WORK TO COMPLETE: Report the number of lines holding "labeled" in the material below, and nothing more.

THE RECORDS:

■ ■ ■ ■

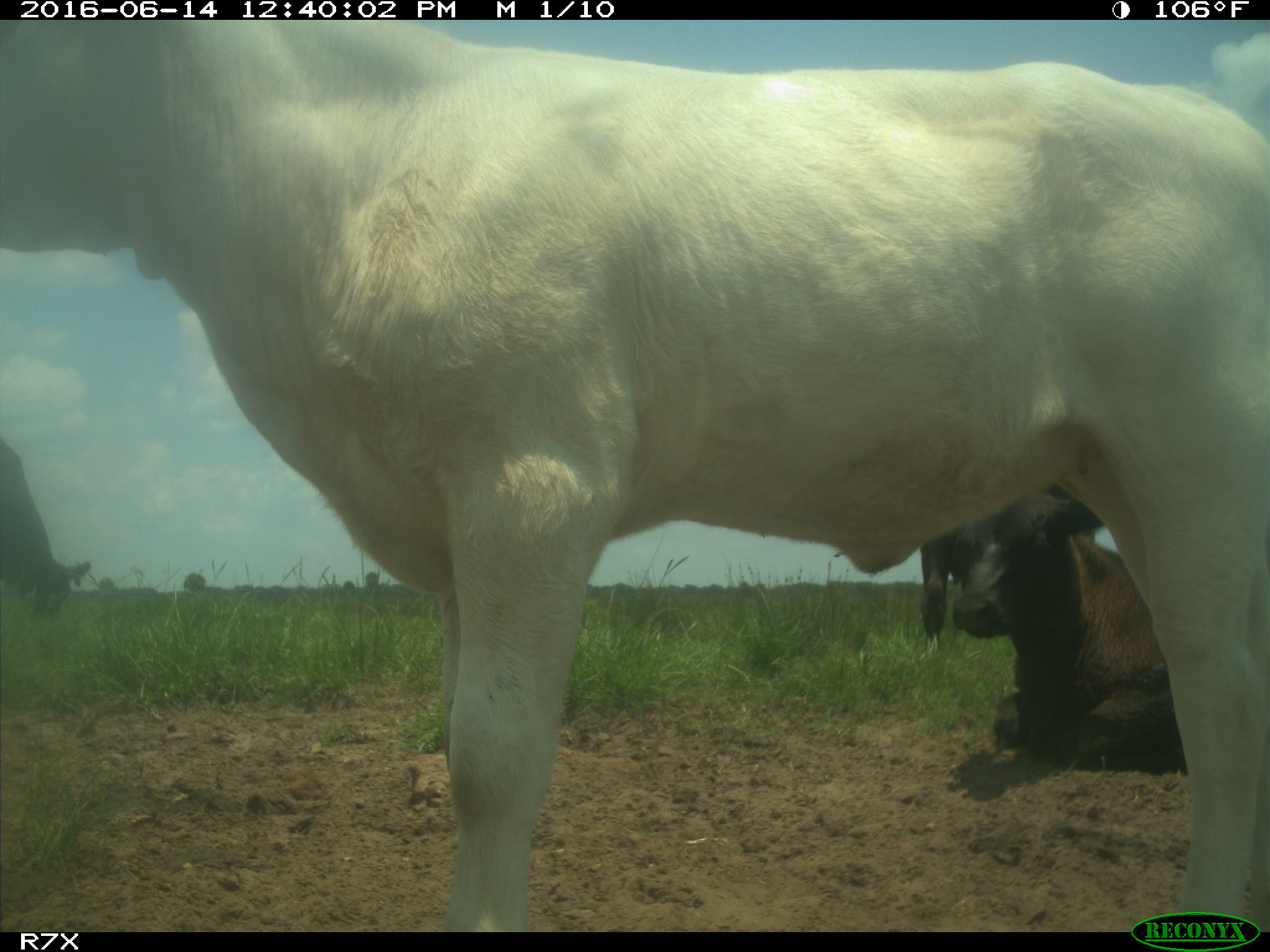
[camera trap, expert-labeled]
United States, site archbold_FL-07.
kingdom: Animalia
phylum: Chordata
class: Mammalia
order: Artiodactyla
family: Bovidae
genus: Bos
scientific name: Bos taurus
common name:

■ ■ ■ ■

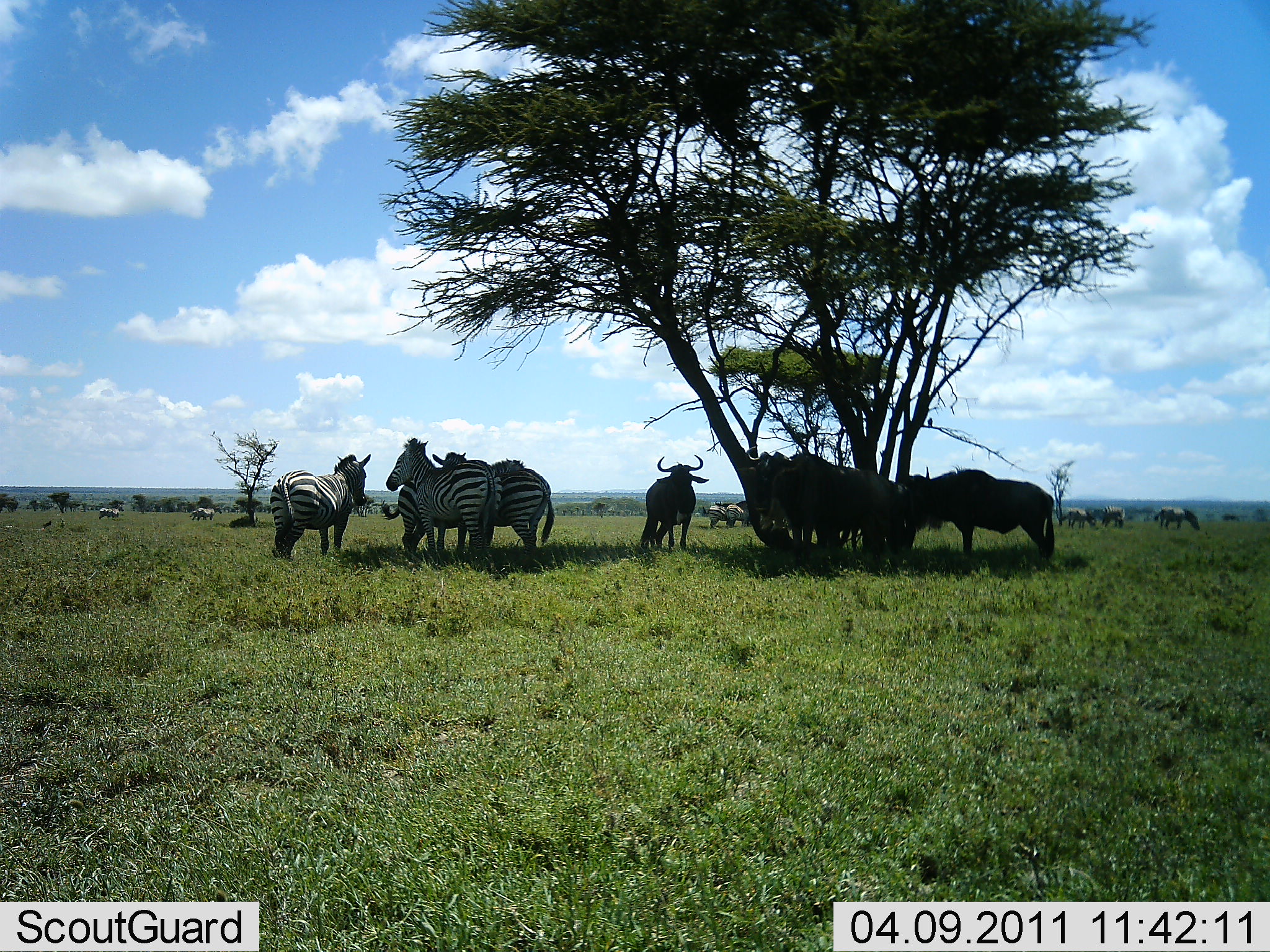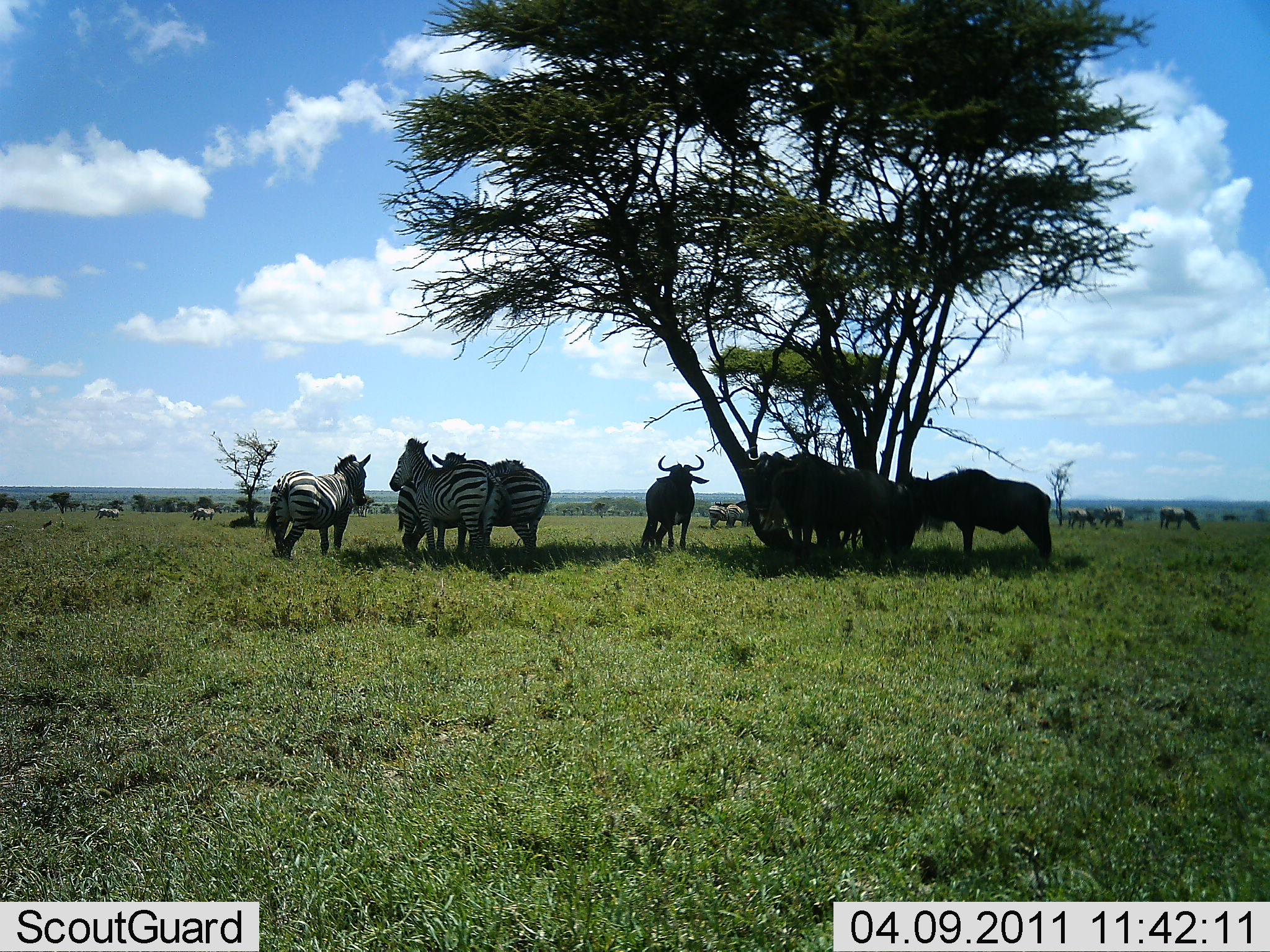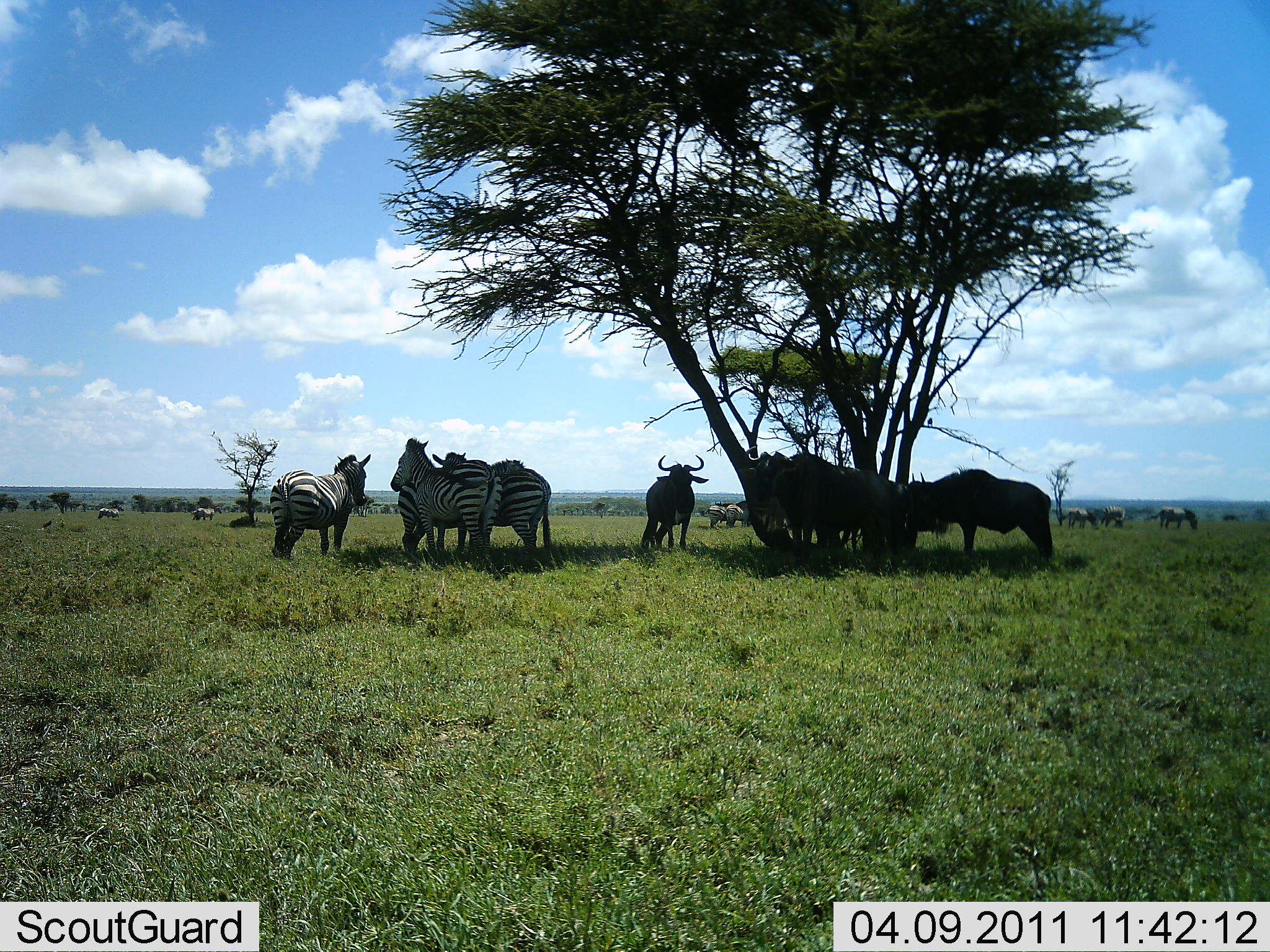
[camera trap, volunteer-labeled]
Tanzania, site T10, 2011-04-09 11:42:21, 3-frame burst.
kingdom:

■ ■ ■ ■

WRITTEN ANSWER: 2